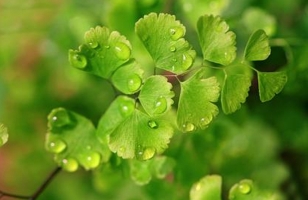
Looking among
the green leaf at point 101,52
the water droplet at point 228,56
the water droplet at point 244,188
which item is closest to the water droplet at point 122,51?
the green leaf at point 101,52

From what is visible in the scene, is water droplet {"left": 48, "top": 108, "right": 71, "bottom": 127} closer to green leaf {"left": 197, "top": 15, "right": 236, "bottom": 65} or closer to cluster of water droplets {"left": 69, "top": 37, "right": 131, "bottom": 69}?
cluster of water droplets {"left": 69, "top": 37, "right": 131, "bottom": 69}

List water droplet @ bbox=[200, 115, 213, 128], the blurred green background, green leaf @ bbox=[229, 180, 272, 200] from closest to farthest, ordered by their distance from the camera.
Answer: water droplet @ bbox=[200, 115, 213, 128], green leaf @ bbox=[229, 180, 272, 200], the blurred green background

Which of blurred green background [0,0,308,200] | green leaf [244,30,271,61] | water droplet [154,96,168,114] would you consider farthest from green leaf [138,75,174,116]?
blurred green background [0,0,308,200]

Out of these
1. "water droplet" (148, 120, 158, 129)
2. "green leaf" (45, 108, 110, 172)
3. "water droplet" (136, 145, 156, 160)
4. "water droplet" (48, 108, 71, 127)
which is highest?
"water droplet" (148, 120, 158, 129)

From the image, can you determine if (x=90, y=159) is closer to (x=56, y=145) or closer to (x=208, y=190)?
(x=56, y=145)

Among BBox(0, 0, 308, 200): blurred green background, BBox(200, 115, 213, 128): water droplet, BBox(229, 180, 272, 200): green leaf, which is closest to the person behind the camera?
BBox(200, 115, 213, 128): water droplet

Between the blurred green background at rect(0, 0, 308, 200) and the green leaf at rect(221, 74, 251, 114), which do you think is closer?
the green leaf at rect(221, 74, 251, 114)

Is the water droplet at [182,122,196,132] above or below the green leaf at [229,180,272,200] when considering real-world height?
above

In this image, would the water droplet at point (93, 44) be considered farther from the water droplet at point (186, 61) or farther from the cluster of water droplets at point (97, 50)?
the water droplet at point (186, 61)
══════
§ **Set exercise**: Can you print all of the records above verbatim, with the pictures left out?

§ **Written response**:
Looking among
the green leaf at point 101,52
the water droplet at point 228,56
the water droplet at point 244,188
which item is closest to the water droplet at point 122,51?
the green leaf at point 101,52

From what is visible in the scene, is water droplet {"left": 48, "top": 108, "right": 71, "bottom": 127} closer to green leaf {"left": 197, "top": 15, "right": 236, "bottom": 65} or closer to cluster of water droplets {"left": 69, "top": 37, "right": 131, "bottom": 69}?
cluster of water droplets {"left": 69, "top": 37, "right": 131, "bottom": 69}

List water droplet @ bbox=[200, 115, 213, 128], the blurred green background, green leaf @ bbox=[229, 180, 272, 200] from closest to farthest, ordered by their distance from the camera.
Answer: water droplet @ bbox=[200, 115, 213, 128], green leaf @ bbox=[229, 180, 272, 200], the blurred green background

Which of blurred green background [0,0,308,200] | green leaf [244,30,271,61] | water droplet [154,96,168,114] would you consider farthest from green leaf [138,75,174,116]?
blurred green background [0,0,308,200]

Out of these
1. "water droplet" (148, 120, 158, 129)
2. "green leaf" (45, 108, 110, 172)
3. "water droplet" (136, 145, 156, 160)
4. "water droplet" (48, 108, 71, 127)
which is highest?
"water droplet" (148, 120, 158, 129)

From the image, can you determine if (x=90, y=159) is closer to (x=56, y=145) or closer to (x=208, y=190)?
(x=56, y=145)

Among BBox(0, 0, 308, 200): blurred green background, BBox(200, 115, 213, 128): water droplet, BBox(229, 180, 272, 200): green leaf, which is closest to the person behind the camera?
BBox(200, 115, 213, 128): water droplet

Between the blurred green background at rect(0, 0, 308, 200) and the green leaf at rect(221, 74, 251, 114), which do you think is closer?
the green leaf at rect(221, 74, 251, 114)

Is the water droplet at [182,122,196,132] above or below the green leaf at [229,180,272,200] when considering real-world height?
above

In this image, would the water droplet at point (93, 44) be considered farther from the water droplet at point (186, 61) or farther from the cluster of water droplets at point (97, 50)?
the water droplet at point (186, 61)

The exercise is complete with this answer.